Un minuto dopo abbiamo sentito il botto proprio davanti a casa nostra.
La prima cosa che abbiamo visto per terra è stata la borsetta, poi più in là c’era la zia Bardi distesa a terra.
“Tiziana! – ha urlato mio padre correndo verso di lei.
Un’auto era ferma contro il palo della fermata dell’autobus ma, per fortuna, il guidatore non sembrava ferito e la vettura era solo lievemente ammaccata.
La signora/zia Bardi come niente fosse si è alzata da terra, un po’ stordita ma illesa.
“Tiziana! Che spavento! Ma allora stai bene, non ti sei fatta niente!- le disse papà.
Intanto il proprietario dell’auto si è avvicinato.
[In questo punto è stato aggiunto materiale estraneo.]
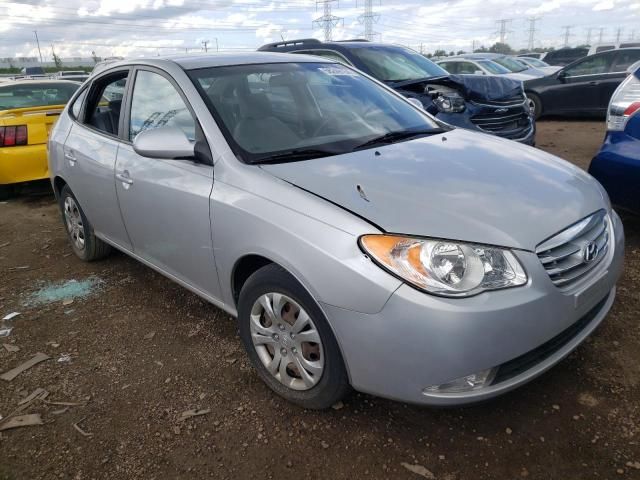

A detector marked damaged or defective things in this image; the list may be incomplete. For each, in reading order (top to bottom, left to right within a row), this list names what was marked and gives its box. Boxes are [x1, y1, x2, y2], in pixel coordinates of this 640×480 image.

damaged car [258, 38, 536, 144]
dented hood [392, 73, 524, 102]
damaged car [52, 55, 624, 408]
dented hood [258, 128, 604, 251]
“Signora come sta, tutto bene?” L’uomo doveva avere sui cinquant’anni e assomigliava moltissimo a Richard Gere.
“Lei mi deve perdonare – continuò l’uomo – ma ho visto spuntare sul marciapiede sinistro un gatto nero e temendo che mi attraversasse la strada ho sterzato…Penserà che sono pazzo, me lo dicono tutti, ma oggi poi è anche venerdì 17….”
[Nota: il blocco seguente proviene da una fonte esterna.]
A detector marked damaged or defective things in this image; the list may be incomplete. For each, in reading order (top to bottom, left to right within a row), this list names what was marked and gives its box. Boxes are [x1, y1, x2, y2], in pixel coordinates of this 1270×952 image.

“Beh, se non avesse sterzato mi avrebbe investito. Oggi ho proprio la testa fra le nuvole…ma come dice lei oggi è il 17”
“Oh, ma lei ha il talismano Magic Krel! Dove l’ha trovato?” chiese il sosia di Richard.
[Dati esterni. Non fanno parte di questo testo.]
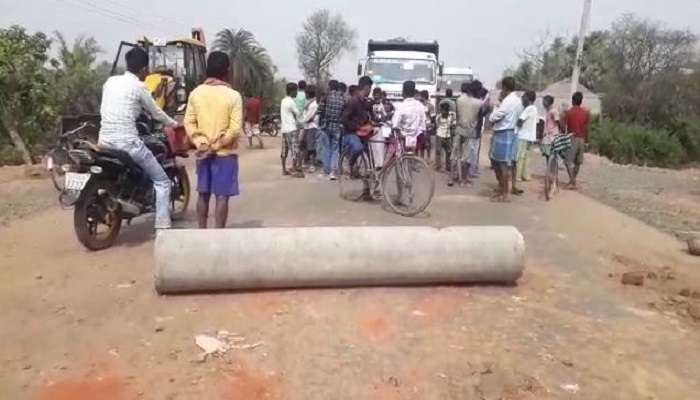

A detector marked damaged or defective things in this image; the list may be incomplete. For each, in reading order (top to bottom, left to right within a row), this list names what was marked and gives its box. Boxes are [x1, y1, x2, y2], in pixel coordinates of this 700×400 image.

broken concrete piece [620, 272, 644, 288]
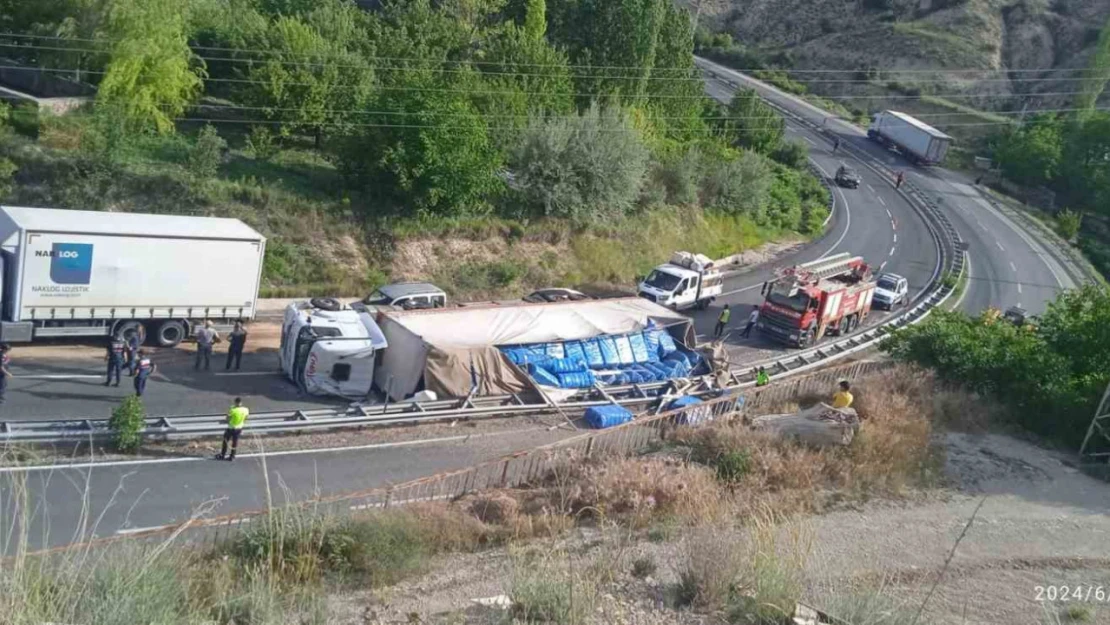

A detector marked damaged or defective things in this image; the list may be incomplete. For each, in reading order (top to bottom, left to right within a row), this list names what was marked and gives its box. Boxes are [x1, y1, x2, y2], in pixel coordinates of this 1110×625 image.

“Dai andiamo dentro a prendere qualcosa da bere, venga anche lei, vi sarete presi un bello spavento!” Propose ad entrambi mio padre, ormai con l’aureola in testa, tenendo abbracciata la zia Bardi.
“Stai lontano da me con questa cravatta viola” rispose la zia Bardi allontanandolo da sè, ma stavolta, per la prima volta, stava solo scherzando.
“E il dott. Loggi?” chiesi io, spuntando da dietro il divano.
“Ho aspettato mille anni che mi parlasse, ora aspetterà lui. Oh, il pendaglio me l’ha portato dall’India la mia amica l’anno scorso, funziona sa…” proseguì la zia Bardi rivolgendosi al nuovo amico “Ah, a proposito, io mi chiamo Tiziana, e lei?”